── Reading text ──

MRS shows syndrome differentiated metabolite changes in human-generalized epilepsies.

Author information

1
Division of Human Brain Research, Department of Neuroscience, Sweden. ivanka.savic-berglund@neuro.ki.se

Abstract

OBJECTIVE:

While it is generally accepted that the thalamo-cortical loop is abnormal in idiopathic generalized epilepsy (IGE), it is uncertain whether this loop is similarly affected among different IGE syndromes. We recently demonstrated reduced frontal lobe levels of N-acetyl aspartate (NAA) in patients with juvenile myoclonic epilepsy (JME). The present follow-up study investigates if similar or other types of changes exist in subjects with pure primarily generalized tonic clonic epilepsy (GTCS).

METHOD:

Twenty patients with GTCS, 26 patients with JME, and 10 matched healthy controls were investigated with quantitative single voxel MR spectroscopy (MRS) measurements of NAA, choline (Cho), creatine (Cr), and myo-inositol (mI) at 1.5 T scanner. The voxels were placed over the right cerebellum, right thalamus, prefrontal, occipital cortex, and over a spherical phantom above the subject's head.

───

**What you should do**: Reproduce the passage of the epilepsy abstract between "While it is" and "clonic epilepsy (GTCS).", inclusive. The rows play no part in this exercise.

── Raw data ──

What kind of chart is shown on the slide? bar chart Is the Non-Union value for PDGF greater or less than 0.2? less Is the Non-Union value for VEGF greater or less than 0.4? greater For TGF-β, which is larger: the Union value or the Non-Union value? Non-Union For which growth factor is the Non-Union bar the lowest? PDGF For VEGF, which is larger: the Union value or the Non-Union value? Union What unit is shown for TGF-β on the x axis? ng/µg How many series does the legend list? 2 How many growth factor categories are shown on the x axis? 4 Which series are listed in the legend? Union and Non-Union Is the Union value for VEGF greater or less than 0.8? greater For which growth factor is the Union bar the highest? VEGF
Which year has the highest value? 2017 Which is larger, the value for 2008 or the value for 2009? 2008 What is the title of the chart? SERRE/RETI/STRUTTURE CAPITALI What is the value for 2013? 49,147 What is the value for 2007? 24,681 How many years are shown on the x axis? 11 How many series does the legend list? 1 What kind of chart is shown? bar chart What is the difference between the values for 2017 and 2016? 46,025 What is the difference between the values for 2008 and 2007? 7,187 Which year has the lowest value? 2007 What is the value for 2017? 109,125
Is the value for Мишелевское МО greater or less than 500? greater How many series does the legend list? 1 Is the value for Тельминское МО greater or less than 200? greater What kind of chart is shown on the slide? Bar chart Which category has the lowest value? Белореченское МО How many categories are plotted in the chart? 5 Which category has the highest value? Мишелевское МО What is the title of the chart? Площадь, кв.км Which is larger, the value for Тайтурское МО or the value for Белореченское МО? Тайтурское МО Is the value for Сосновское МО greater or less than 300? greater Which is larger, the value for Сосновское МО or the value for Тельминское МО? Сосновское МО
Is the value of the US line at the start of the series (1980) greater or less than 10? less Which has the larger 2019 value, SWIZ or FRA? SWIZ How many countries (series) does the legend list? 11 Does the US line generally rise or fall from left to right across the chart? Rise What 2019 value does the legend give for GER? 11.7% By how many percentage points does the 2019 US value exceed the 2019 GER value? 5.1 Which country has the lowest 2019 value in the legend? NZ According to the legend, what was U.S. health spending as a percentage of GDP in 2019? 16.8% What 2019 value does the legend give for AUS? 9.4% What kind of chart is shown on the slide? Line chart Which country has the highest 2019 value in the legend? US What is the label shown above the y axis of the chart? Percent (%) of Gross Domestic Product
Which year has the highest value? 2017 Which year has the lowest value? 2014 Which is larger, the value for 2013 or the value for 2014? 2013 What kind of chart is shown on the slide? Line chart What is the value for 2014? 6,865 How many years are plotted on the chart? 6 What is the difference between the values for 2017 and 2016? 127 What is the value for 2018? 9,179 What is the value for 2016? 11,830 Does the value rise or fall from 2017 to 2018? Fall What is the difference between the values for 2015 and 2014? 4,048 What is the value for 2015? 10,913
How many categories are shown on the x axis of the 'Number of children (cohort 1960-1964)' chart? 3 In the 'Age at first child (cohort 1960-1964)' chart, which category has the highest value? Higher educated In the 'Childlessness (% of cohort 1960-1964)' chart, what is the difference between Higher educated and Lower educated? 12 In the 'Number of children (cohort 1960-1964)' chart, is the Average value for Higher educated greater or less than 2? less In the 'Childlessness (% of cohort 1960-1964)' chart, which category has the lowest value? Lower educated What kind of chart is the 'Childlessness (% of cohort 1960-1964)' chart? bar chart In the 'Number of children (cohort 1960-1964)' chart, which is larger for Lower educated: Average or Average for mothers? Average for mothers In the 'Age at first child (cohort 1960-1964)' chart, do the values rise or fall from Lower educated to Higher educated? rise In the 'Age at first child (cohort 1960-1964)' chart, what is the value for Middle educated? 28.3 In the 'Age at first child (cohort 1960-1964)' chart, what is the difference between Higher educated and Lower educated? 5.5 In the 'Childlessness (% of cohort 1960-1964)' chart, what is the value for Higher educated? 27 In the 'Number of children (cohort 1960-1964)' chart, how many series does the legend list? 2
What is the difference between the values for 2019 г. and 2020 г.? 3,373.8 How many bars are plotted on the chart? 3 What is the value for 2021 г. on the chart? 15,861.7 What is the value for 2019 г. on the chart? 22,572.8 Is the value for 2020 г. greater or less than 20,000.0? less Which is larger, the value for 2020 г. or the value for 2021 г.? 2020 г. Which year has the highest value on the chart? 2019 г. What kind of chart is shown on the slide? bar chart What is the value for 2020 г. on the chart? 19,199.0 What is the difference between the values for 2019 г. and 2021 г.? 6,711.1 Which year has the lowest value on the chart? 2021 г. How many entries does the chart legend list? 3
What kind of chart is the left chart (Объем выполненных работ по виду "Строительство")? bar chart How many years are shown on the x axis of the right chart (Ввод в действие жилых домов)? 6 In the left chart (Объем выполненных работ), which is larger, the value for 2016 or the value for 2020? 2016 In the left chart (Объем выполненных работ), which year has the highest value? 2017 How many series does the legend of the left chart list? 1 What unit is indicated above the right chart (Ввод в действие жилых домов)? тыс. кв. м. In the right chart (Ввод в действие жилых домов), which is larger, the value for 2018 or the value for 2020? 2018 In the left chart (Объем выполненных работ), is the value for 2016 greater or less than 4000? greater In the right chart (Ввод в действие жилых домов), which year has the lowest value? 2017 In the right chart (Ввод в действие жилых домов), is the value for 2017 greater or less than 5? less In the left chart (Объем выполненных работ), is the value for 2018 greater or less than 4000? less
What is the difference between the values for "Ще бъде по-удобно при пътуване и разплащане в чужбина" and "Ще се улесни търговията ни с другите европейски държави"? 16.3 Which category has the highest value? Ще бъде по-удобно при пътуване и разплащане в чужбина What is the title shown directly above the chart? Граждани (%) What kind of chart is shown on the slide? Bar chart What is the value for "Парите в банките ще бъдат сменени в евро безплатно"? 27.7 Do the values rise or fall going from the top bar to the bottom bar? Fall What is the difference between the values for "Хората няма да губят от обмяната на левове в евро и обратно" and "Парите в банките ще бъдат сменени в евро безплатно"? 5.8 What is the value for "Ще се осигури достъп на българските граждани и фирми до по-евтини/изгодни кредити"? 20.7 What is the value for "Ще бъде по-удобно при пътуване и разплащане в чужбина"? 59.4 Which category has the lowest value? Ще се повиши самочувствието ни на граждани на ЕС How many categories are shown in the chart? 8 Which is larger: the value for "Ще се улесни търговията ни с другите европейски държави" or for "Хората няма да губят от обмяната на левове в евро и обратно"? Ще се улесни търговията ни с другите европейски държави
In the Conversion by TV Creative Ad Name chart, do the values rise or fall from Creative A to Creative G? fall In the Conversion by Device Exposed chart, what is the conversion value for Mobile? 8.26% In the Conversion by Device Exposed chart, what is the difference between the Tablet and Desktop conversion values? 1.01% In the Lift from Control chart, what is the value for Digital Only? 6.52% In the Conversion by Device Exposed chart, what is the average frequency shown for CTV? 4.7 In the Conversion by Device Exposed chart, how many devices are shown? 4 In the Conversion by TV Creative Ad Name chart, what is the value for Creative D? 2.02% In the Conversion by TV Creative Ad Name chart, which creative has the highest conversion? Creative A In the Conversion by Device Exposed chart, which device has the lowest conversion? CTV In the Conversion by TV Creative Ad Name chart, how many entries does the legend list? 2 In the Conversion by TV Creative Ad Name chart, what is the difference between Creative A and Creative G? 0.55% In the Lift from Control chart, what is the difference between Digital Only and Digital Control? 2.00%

───

**Problem solution**:
While it is generally accepted that the thalamo-cortical loop is abnormal in idiopathic generalized epilepsy (IGE), it is uncertain whether this loop is similarly affected among different IGE syndromes. We recently demonstrated reduced frontal lobe levels of N-acetyl aspartate (NAA) in patients with juvenile myoclonic epilepsy (JME). The present follow-up study investigates if similar or other types of changes exist in subjects with pure primarily generalized tonic clonic epilepsy (GTCS).